The genomic revolution is uncovering more and more information about the genetic basis of human diseases. Our DNA is the code for who we are, and it’s copied many times and present in every cell in our bodies. With advances in genomic science, we’re learning more about what our DNA means and what each piece of it does. Many times, this means we can identify changes in DNA sequences that are responsible for specific diseases. These changes from the normal sequences are called mutations or variations, and their effects are often minor but they can be deadly. You may have heard of a mutation that can have a devastating effect on women’s health — the BRCA mutations associated with a heightened risk of breast cancer.

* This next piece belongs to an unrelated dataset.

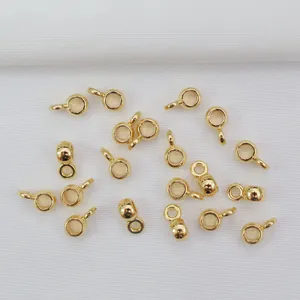 Detail von 14K vergoldeten Schlaufen für DIY-Schmuckherstellung auf weißem Stoff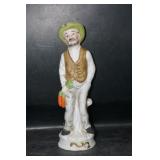 Old Man Holding Carrots Figurine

Other DNA sequence changes may only result in subtle changes in how our bodies work. These small changes also explain why we’re all different. These minor changes are called gene variants. However, sometimes multiple gene variants in the same person may result in a disease. As you might imagine, the way that multiple gene variants can combine to result in a disease is a puzzle for scientists to solve.
The widespread ability to sequence human genomes is offering new approaches to understanding disease. The use of genomic science to analyze thousands of human genomic sequences is revealing new insights into disease. Recently, a broad group of scientists from the Danish Aarhus University, MIT, SUNY Upstate University and others have pooled their efforts to identify gene variants associated with attention deficit hyperactivity disorder (ADHD).
Mental disorders have increasingly been identified with multiple genetic variations. It’s estimated that upwards of 75 percent of cases are caused by genetic variations. For this study, the genomes of 20,000 people with ADHD were compared to 35,000 who don’t have the disease. These large numbers allowed the scientists to look closely at the genomic sequences and identify genomic changes that could explain the disease. Their results identified 12 areas of genetic variation linked to ADHD. This means that these areas are different between those with and without the disease. It turns out that people that have more of these gene variants have a higher probability of showing characteristics of ADHD.
The genes with variations in ADHD patients provide some clues to the molecular origin of the disease. For example, some of the gene variants are those that normally allow brain cells to communicate with each other. If the gene variants result in some alteration in that communication, this could start to explain some of the brain changes we see. Other groups of genes that are altered in those with ADHD play a role in language and learning cognitive functions, affect inattention and impulsivity and overlap with genes that affect educational performance.
The study also found a correlation between ADHD and obesity and type II diabetes. Overall, this genomic study sheds light on the biology of the disease and may help provide new clues on how to help those with this disease.